Arquitecturas, estrellas, reflejos, resplandores, lo humano, lo divino… Símbolos y alegorías se van uniendo minuciosa y magistralmente a lo ceremonial y festivo en una de las más bellas teatralidades de la religiosidad en el barroco. El Gran Teatro del Mundo, el auto sacramental más conocido de Calderón de la Barca, es un reto, un sentimiento o, en palabras del propio escritor al definir este tipo de teatro, “sermones/ puestos en verso, en idea/ representable cuestiones/ de la Sacra Teología,/ que no alcanzan mis razones/ a explicar ni comprender, y al regocijo dispone/ en aplauso de este día”. Porque uno de los aspectos esenciales en la idea de estas composiciones siempre fue el de instruir al pueblo sobre los principales asuntos de la religión.

Pero estamos hablando de otras épocas; momentos de ruindades, injusticias, decadencias pero también de mucha vida. El barroco, la fiesta, la calle, el teatro, el embuste y, desde luego, Alcalá de Henares.
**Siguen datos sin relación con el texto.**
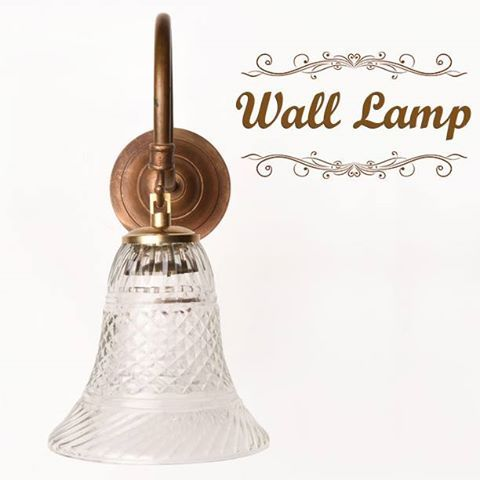 Wall Lamps Available Online Only on https://indianshelf.com #‎indianshelf #‎walllamps #indianshelf #‎walllampsonline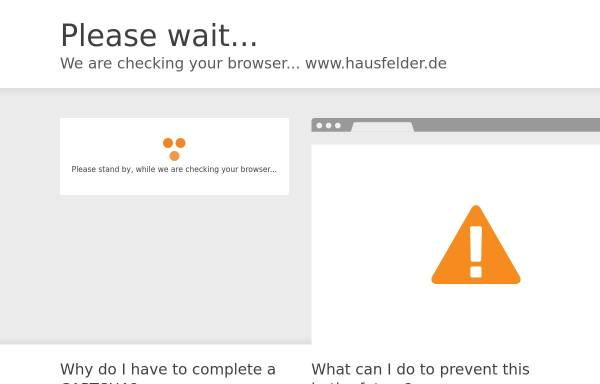 Vorschau von www.hausfelder.de, Hausfelder H. Tondera GmbH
La ciudad que mejor lo representó convertida en el perfecto escenario donde zambullirse en la compleja realidad social de aquellos siglos. Todo comenzó a terminar cuando la prohibición por real cédula de Carlos III de 1765; se acabaron los autos sacramentales, se acabó El Gran Teatro del Mundo. ¿Se representó alguna vez en Alcalá de Henares? Por qué no. Desde antiguo cuajó en la ciudad la costumbre de celebrar la festividad del Corpus. Ya el papa Urbano IV, a partir de 1264, quiso que se celebraran ceremonias en honor de la Eucaristía. Éstas se convirtieron en una de las más exuberantes y escenográficas manifestaciones de la liturgia católica. La fiesta solía comenzar con una misa por la mañana en el interior del templo. Después venía el juego, el teatro, la necesidad de representar sentimientos que hablaban de la exaltación de la Fe. El hombre del barroco encontró en la festividad del Corpus la perfecta disculpa para desarrollar su sentido de lo lúdico. Engrandeció el ideal de Dios y el de su relación con los humanos y utilizó este sentimiento para justificar su necesidad de gritar, sus ganas de llamar la atención o de buscar la vida en los contrastes, en los colores, en lo armónico y en lo más distorsionado. Quizá fue capaz de mostrar a Dios lo más instintivo, primario y natural de sus sentimientos y utilizó la fiesta como metáfora de la propia creación.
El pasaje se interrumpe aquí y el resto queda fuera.